By virtue of his position as the highest ranking office holder in PDP, Ekweremadu’s motion carried the weight of a hidden threat suggesting that if the elections are not conducted the opposition may decide to filibuster executive bills.

And, invoking the powers of the Senate to protect its integrity, the deputy president of the Senate noted that INEC was treating its resolution of September 27, 2016 with disdain. It was appalling, he said, that the electoral umpire has continued to breach sections 14(2c) of the 1999 constitution, which stipulated that all parts of the country should partake in the governance of Nigeria.

But the Senate’s order to INEC was noted as so little so late, since a lot of observers believe that INEC’s decision to withhold action on the outstanding elections was to ensure that critical issues requiring the votes of the senators did not suffer the negative input from the opposition.

The emergence economic powers that seem to have been shelved and the PIB are some of the divisive issues that pit the north and south in the senate.

That could be why the Senate leader noted that Rivers State was denied involvement in various important decisions affecting them, including the debate on Petroleum Industry Bill (PIB).

Either in response to the Senate’s ultimatum or in apparent reiteration of its decision to tie the conduct of election to peace and security, INEC came out to announce its preparedness to hold the re-run elections. Although INEC blamed the two rival leading political parties, APC and PDP, for creating tension and violence, the popular belief is that the electoral body was tending towards the ruling party, which appears to be on the defensive in the Rivers State re-run elections.

Most Nigerians blamed INEC for the novelty of insisting on guarantee of security, despite the presence of joint military, paramilitary and police personnel during the outstanding elections in predominantly opposition strong holds.

However, INEC through its Deputy Director on Voter Education and Publicity, Mr. Nick Dazang, stated it has always been ready to dispense with the remaining elections in Rivers.
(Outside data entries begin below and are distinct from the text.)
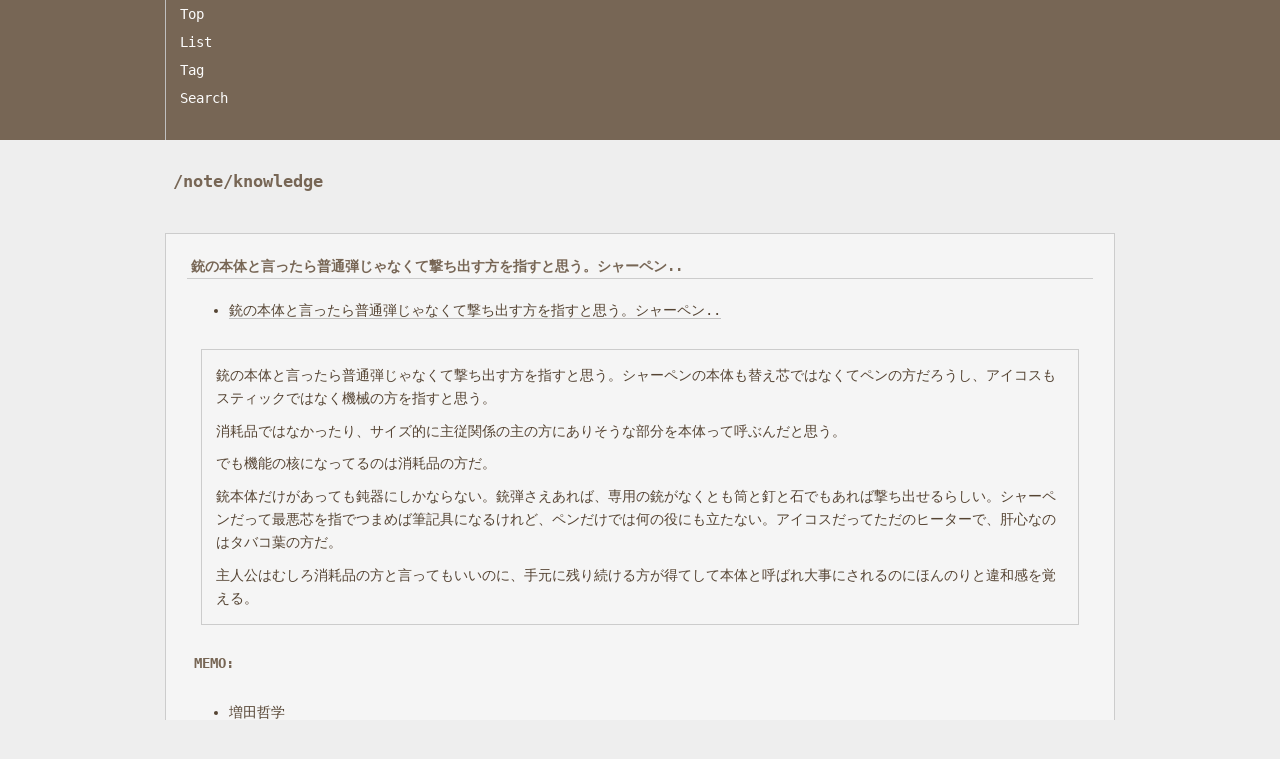

--- FILE ---
content_type: text/html; charset=UTF-8
request_url: https://note.dev1x.org/knowledge/item/353
body_size: 1397
content:
<!DOCTYPE html>
<html>

<head>
<meta http-equiv="Content-Type" content="text/html; charset=utf-8" />
<meta http-equiv="Content-Style-Type" content="text/css" />
<meta http-equiv="Content-Script-Type" content="text/javascript" />
<meta name="viewport" content="width=device-width, initial-scale=1, maximum-scale=1">
<link rel="stylesheet" type="text/css" href="https://note.dev1x.org/knowledge/css/style.css?1121" />
<link rel="alternate" type="application/rss+xml" href="https://note.dev1x.org/knowledge/feed">
<title>銃の本体と言ったら普通弾じゃなくて撃ち出す方を指すと思う。シャーペン..</title>
</head>


<body>

<div class="header">
</div>

<div class="navi">
    <div class="navi-inner">
        <span class="navi-item"><a href="https://note.dev1x.org/knowledge/">Top</a></span>
        <span class="navi-item"><a href="https://note.dev1x.org/knowledge/item">List</a></span>
        <span class="navi-item"><a href="https://note.dev1x.org/knowledge/tag">Tag</a></span>
        <span class="navi-item"><a href="https://note.dev1x.org/knowledge/search">Search</a></span>
        <span class="navi-item"></span>
    </div>
</div>

<div class="body">
<h1 class="body-title">/note/knowledge</h1>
He regretted that the commission’s plans to organise the re-run election remained on front burner, regretting the spate of wanton violent violence that supervened before its July 27 date.
CCB Castration Or Circumcision

THE amendment of the CCB/CCT laws by the National Assembly was made to adorn the toga of jibiti. The executive arm of the Federal Government had sustained the trial of the President of Senate, Dr. Saraki at the Code of Conduct Tribunal for some discrepancies in his asset declaration forms when he was governor of Kwara State some 13 years ago. Saraki has tried to point out overt imperfections in the processes leading to his trial, as well as, the composition of the CCT.

But the Federal Government had remained adamant to the silent issues of fairness and objectivity raised by the President of Senate over the body, thereby subtly lending credence to the allegation that the President of Senate was being pummeled for contesting and winning the election for the Senate top job.

It was against that background that the decision by the NASS to review the CCB/CCT laws reverberated in the polity, with the Federal Government raising dust that the senate ambushed the law so as to provide escape route for one of its own.

Even commonsense suggest that a trial panel should not comprise an even number of judges. Some commentators had noted that it does not make sense that the Code of Conduct Tribunal should be composed of just two officers to adjudicate over a matter before it.

In an interview with The Guardian, immediate past chairman of Nigeria Human Rights Commission (NHRC), Prof. Chidi Odinkalu; noted that in such instance, what anybody needed to cobble the trial was to programme one of the judges.

But whatever merits the CCB/CCT amendment contained were lost in the unending supremacy contest between the presidency and the legislature. It seems the recriminations are sure to continue as the NASS prepares to review other laws with overlapping intendments, including the INEC, Electoral Act and local government autonomy.